If you’re not participating in your company’s 401(k) plan, your employer may have other ideas. The concept of 401(k) plan “re-enrollment” is gaining popularity and here’s all that you need to know because this can cost you your job!
A 401(k) plan is a retirement savings plan offered by many American employers that has tax advantages for the saver. It is named after a section of the U.S. Internal Revenue Code (IRC). The employee who signs up for a 401(k) agrees to have a percentage of each paycheck paid directly into an investment account. The employer may match part or all of that contribution. The employee gets to choose among several investment options, usually mutual funds.
Companies are more regularly choosing to automatically sweep workers into their workplace plan if they don’t currently participate in the 401(k) plan. It generally applies to new hires, and reenrollments typically apply to all workers who don’t currently save in the 401(k). Most companies, about 85%, direct workers’ savings into target-date funds if they’re automatically enrolled, according to PSCA data.
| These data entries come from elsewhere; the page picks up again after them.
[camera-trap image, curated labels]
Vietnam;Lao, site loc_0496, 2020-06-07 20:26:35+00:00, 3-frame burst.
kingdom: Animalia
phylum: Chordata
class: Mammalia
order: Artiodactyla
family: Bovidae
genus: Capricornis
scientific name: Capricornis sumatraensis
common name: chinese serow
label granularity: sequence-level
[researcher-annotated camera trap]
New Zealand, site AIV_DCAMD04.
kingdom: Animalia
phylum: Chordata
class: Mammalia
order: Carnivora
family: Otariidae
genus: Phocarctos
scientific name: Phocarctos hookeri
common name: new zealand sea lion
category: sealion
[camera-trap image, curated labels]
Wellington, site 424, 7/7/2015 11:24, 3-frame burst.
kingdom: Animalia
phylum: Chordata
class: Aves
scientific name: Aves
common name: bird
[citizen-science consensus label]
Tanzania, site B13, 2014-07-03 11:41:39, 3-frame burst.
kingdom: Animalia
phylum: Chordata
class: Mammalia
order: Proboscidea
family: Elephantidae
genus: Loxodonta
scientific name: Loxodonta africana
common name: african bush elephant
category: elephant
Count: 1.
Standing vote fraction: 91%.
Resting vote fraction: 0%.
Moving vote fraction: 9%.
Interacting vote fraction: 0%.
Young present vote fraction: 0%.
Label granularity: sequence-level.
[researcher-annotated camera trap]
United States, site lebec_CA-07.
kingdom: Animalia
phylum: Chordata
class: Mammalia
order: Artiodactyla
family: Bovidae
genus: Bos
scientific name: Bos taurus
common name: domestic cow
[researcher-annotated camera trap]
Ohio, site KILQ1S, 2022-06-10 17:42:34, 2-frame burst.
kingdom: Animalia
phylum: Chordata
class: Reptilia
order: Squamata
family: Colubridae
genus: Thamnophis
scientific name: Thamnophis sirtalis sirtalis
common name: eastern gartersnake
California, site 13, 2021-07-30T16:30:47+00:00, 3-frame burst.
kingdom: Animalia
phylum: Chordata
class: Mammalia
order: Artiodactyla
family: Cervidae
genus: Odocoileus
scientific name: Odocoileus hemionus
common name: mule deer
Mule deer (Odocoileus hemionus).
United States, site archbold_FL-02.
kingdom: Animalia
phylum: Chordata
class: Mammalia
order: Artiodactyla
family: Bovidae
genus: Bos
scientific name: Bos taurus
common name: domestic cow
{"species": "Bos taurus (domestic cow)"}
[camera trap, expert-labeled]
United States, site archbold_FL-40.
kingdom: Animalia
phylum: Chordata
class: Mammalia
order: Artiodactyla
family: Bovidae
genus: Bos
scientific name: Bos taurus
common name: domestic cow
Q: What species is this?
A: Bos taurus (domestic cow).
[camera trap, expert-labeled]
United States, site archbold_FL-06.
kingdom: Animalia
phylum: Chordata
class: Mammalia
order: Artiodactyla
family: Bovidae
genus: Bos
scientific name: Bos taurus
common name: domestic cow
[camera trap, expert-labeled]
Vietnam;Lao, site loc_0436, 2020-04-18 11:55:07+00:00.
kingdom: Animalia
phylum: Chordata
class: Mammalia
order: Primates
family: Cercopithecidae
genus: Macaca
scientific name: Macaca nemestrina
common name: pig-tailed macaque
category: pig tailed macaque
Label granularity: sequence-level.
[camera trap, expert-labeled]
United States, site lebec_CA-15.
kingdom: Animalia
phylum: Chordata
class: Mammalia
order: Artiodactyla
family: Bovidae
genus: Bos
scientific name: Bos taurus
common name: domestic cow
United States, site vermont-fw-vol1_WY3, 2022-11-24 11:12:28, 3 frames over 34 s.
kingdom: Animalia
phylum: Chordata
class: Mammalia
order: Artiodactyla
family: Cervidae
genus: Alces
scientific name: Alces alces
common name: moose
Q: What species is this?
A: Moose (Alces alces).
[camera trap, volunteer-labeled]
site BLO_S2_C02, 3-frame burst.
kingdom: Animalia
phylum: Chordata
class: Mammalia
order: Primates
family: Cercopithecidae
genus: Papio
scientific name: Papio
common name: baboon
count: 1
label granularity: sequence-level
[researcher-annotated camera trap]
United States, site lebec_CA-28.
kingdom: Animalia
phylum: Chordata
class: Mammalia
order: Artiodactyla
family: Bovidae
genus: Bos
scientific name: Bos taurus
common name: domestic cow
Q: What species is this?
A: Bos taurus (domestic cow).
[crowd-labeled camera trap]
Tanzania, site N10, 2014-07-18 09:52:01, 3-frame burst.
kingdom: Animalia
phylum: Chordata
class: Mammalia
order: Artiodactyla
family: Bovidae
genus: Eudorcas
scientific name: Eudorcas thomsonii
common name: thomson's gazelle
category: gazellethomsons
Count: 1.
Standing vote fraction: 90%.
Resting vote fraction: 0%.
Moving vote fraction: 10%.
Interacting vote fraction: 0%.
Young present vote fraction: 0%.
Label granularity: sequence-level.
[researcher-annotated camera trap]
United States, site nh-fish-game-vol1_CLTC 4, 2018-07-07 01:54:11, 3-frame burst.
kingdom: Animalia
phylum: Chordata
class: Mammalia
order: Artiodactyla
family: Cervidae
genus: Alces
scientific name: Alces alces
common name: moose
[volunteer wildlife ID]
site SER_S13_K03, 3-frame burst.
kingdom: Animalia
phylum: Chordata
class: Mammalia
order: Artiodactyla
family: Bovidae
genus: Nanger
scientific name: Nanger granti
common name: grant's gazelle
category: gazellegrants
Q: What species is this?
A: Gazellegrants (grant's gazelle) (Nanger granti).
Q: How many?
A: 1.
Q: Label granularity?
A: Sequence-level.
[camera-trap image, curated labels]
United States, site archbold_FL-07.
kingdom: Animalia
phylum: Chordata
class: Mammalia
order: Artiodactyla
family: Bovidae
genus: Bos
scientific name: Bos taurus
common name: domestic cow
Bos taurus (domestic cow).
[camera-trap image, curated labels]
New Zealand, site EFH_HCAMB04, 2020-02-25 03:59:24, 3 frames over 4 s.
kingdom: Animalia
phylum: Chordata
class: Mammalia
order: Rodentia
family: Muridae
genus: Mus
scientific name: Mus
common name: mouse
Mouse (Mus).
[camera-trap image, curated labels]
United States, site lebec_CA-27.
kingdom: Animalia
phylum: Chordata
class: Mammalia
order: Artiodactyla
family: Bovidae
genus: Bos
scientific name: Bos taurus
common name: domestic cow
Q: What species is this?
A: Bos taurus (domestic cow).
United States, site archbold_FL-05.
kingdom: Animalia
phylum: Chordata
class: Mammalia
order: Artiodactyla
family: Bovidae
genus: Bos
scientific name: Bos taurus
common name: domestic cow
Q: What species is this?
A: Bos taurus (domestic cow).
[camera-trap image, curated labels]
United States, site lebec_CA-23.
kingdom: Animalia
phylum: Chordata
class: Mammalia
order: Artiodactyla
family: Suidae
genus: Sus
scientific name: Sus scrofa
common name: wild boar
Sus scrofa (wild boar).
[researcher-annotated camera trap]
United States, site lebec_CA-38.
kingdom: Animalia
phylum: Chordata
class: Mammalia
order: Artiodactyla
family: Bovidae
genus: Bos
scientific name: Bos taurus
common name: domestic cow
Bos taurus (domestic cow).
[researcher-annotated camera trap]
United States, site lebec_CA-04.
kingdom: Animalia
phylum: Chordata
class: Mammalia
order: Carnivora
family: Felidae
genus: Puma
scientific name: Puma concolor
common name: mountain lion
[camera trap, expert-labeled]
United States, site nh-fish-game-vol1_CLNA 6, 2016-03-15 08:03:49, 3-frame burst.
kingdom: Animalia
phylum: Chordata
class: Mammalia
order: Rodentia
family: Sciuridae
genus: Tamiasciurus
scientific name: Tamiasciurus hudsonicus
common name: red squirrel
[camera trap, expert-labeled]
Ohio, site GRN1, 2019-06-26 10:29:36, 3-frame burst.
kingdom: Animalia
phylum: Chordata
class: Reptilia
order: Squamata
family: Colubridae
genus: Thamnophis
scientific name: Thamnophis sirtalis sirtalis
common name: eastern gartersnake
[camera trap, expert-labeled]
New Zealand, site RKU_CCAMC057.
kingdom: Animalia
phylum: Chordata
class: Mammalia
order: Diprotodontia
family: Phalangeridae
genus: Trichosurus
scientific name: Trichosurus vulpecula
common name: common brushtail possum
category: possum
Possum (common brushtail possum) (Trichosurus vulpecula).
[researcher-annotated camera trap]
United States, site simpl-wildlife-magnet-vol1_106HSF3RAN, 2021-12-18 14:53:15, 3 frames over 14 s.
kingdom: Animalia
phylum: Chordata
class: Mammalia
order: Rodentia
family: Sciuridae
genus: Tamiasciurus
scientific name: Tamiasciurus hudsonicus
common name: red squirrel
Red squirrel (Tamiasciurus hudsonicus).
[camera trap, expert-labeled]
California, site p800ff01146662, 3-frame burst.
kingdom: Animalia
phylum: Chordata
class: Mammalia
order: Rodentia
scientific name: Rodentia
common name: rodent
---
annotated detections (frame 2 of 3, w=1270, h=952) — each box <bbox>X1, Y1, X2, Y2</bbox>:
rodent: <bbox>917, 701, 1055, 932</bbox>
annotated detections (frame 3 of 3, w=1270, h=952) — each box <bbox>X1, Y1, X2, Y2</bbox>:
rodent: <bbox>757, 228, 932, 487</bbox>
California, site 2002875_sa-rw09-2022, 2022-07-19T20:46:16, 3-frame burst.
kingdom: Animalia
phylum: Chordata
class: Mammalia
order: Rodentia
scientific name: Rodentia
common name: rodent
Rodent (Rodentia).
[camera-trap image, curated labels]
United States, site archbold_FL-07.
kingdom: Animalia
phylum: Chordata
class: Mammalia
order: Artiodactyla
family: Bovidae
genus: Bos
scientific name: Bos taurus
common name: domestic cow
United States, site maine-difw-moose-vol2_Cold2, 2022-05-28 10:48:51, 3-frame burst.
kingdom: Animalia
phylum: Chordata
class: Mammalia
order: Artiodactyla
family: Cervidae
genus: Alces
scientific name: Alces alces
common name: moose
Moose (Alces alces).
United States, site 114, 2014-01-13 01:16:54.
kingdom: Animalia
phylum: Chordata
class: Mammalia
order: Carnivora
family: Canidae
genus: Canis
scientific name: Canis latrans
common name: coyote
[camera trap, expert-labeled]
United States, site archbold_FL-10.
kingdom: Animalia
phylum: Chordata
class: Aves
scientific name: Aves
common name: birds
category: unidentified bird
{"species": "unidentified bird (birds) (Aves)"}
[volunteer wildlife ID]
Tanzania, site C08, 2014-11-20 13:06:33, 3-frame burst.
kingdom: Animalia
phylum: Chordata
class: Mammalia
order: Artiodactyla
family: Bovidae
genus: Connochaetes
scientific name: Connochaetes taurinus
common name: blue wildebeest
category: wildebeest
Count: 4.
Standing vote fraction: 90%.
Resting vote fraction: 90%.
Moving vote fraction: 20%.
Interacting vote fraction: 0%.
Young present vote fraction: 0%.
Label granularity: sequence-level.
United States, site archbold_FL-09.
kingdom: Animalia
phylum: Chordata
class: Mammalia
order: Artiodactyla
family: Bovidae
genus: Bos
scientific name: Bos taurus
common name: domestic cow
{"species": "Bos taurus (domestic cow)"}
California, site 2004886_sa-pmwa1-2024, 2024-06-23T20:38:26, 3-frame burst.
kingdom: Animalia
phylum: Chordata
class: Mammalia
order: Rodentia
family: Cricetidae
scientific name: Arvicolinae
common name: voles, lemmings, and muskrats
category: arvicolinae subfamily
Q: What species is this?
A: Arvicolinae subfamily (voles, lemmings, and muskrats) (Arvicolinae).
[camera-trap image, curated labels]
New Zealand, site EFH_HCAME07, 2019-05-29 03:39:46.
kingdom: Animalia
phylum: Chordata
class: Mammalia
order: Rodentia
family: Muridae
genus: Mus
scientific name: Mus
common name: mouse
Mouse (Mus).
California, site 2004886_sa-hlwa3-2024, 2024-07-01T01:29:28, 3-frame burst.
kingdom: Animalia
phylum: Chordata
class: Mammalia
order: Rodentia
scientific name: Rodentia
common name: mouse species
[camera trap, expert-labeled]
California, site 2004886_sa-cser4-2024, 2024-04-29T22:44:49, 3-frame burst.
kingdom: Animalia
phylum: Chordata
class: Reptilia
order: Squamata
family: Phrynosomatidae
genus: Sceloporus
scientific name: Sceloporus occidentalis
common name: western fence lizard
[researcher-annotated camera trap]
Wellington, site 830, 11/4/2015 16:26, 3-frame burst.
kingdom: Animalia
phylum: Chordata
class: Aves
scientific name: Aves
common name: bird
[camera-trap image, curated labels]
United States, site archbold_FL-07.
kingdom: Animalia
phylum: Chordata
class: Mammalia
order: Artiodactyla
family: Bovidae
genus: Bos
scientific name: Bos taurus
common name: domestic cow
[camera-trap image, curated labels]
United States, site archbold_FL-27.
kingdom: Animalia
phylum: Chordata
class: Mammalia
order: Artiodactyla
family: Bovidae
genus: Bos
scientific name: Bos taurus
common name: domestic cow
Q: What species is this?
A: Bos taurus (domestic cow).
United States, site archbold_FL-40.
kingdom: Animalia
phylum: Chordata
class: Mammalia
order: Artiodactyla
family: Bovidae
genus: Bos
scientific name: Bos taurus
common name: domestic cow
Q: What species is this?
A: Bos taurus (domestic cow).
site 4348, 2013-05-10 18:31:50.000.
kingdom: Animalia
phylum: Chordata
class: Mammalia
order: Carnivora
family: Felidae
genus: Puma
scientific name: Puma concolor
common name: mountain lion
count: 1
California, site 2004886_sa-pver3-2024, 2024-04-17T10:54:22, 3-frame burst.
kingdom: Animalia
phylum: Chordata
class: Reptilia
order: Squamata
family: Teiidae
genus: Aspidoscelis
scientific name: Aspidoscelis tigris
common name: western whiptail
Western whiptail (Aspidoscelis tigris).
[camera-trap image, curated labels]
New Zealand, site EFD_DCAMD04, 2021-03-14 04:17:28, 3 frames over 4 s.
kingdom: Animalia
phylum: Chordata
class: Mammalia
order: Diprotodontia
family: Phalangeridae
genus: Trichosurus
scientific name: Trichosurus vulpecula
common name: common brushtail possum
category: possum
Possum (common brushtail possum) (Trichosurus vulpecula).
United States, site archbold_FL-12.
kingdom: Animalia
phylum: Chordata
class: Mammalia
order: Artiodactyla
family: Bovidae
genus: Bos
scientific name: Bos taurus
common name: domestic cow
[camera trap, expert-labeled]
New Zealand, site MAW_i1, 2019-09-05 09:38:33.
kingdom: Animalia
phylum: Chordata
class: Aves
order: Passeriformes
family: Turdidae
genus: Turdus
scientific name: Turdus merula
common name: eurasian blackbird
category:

Workers receive a notification from their employer ahead of re-enrollments and have the chance to opt-out or reduce their contribution. Employers hope that inertia will cause workers to stay in the plan rather than opt-out.
Companies may also derive a long-term financial benefit from such policies. For example, better worker finances can boost employee productivity and happiness on the job and allow them to retire at a younger age, perhaps saving companies money on future payroll and health costs. Some employers may even reenroll workers who don’t contribute a baseline share of their paychecks.